Each student works individually on a research problem (either theoretical or experimental), under the supervision of a senior physicist. Topics range over all areas of research in the Department of Physics, and the work is completed by writing a detailed report. The project may produce a result of sufficient importance to justify its publication in a scientific journal. Projects give students valuable experience of open-ended work, solving real problems.

Major options

Astrophysics is concerned with the application of the laws of physics to phenomena throughout the observable Universe.
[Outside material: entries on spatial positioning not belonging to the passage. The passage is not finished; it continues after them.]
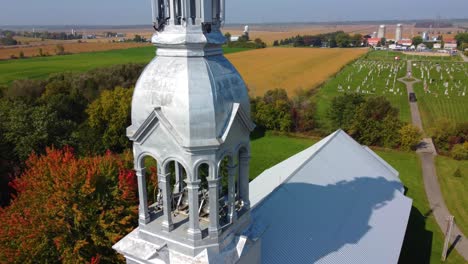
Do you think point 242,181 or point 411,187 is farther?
point 411,187

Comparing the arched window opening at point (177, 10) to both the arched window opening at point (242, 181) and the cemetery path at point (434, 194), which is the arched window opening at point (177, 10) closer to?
the arched window opening at point (242, 181)

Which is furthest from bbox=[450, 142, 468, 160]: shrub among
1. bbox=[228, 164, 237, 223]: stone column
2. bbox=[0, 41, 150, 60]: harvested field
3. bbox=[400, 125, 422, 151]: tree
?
bbox=[0, 41, 150, 60]: harvested field

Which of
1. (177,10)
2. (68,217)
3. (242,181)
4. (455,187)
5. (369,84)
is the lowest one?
(455,187)

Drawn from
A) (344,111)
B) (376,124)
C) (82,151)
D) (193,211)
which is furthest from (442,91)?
(193,211)

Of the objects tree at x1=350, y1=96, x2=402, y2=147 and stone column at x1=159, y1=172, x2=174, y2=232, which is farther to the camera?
tree at x1=350, y1=96, x2=402, y2=147

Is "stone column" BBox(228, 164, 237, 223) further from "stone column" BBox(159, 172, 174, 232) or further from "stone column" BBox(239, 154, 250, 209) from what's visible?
"stone column" BBox(159, 172, 174, 232)

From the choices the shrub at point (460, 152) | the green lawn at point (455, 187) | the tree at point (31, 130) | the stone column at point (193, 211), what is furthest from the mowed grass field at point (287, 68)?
the stone column at point (193, 211)

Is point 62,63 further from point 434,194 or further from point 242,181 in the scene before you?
point 242,181
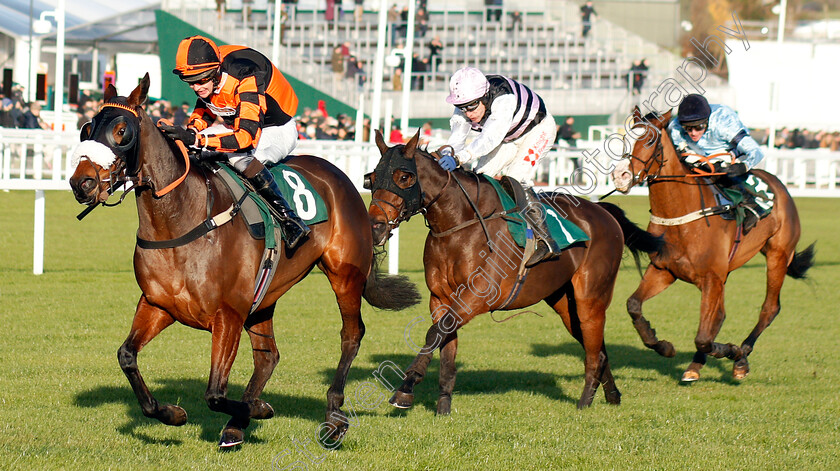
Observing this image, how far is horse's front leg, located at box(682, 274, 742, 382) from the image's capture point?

Some of these phenomena present conditions so extreme as to challenge current physical knowledge. The course combines a study of important basic astrophysics with an introduction to topics in the forefront of current research.
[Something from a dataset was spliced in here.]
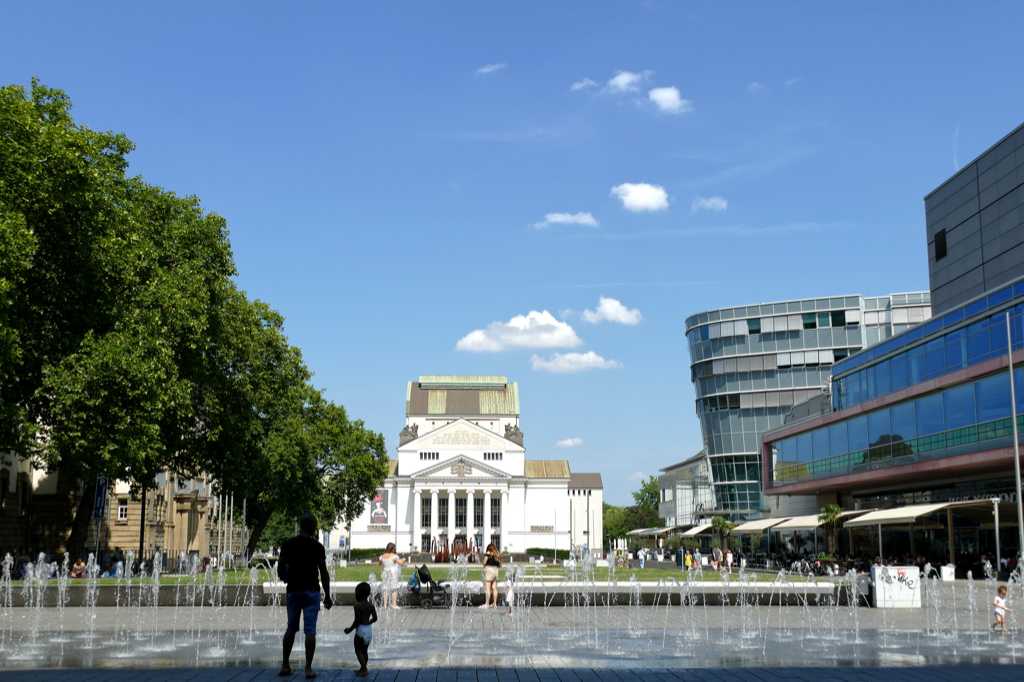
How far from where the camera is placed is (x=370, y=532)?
12075 centimetres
Biological physics is the study of the physical process of life. This rapidly growing interdisciplinary field, with links to biochemistry, bioinformatics, medicine and nanotechnology. The course will cover the biological structures and physical mechanisms responsible for fundamental biological processes such as motion, energy generation, information storage, signal transmission and molecular transport. Since much of the knowledge in these areas is due to recent experimental advances, the course will also describe modern techniques for the study of biological molecules and machines at the single-molecule level.

Condensed matter physics is concerned with the study of the fundamental properties of solids at a microscopic level. The interactions between atoms at very high densities give rise to a wealth of new phenomena from high-temperature superconductivity to low-dimensional electron behaviour in semiconductor nanostructures. Many have led to the development of novel technological applications.
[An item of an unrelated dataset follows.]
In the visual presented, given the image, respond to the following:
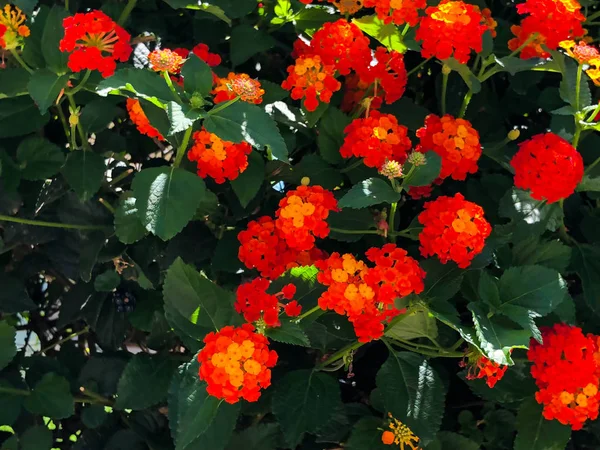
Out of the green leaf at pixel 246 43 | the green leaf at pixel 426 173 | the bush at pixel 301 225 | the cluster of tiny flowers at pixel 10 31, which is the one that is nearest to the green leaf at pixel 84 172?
the bush at pixel 301 225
Laser science and quantum information processing: the fundamental physics of atoms and molecules underlies research into the quantum nature of matter and radiation as well as much of modern technology. The course covers atomic and molecular structure, physics and applications of lasers and modern optics.

Particle physics considers the nature of matter and forces at the most fundamental level is studied. The subject deals with electrons and neutrinos, and the quarks that make up the proton and neutron, as well as the heavier versions of these four basic particles. The course discusses our theoretical understanding of the way these particles interact through the strong and electroweak interactions and includes recent exciting discoveries, such as the very massive top quark and neutrino masses. It ends with a perspective on future possibilities, particularly the ongoing search for the elusive Higgs boson.

Physics of atmospheres and oceans: the course shows how physics helps us understand and interpret a wide range of atmospheric and oceanic phenomena. It starts with simple applications of thermodynamics and fluid dynamics to atmospheric behaviour. The greenhouse effect, atmospheric ozone depletion and details of modern space instruments are presented. The current understanding of climate and climate variability is explored.

Theoretical physics: modern physics has revealed how fundamental laws are often encoded in beautiful mathematical structures. This course provides an introduction to three areas where this can be explored: classical field theory, including Einstein’s theory of gravitation; advanced quantum mechanics, including Dirac’s relativistic wave equation for the electron; and statistical physics, including the theory of phase transitions.

Fourth year exams (part C)

Two written papers on major options and a project report. The MPhys honours degree classification is made on the combined results from the parts A, B & C exams.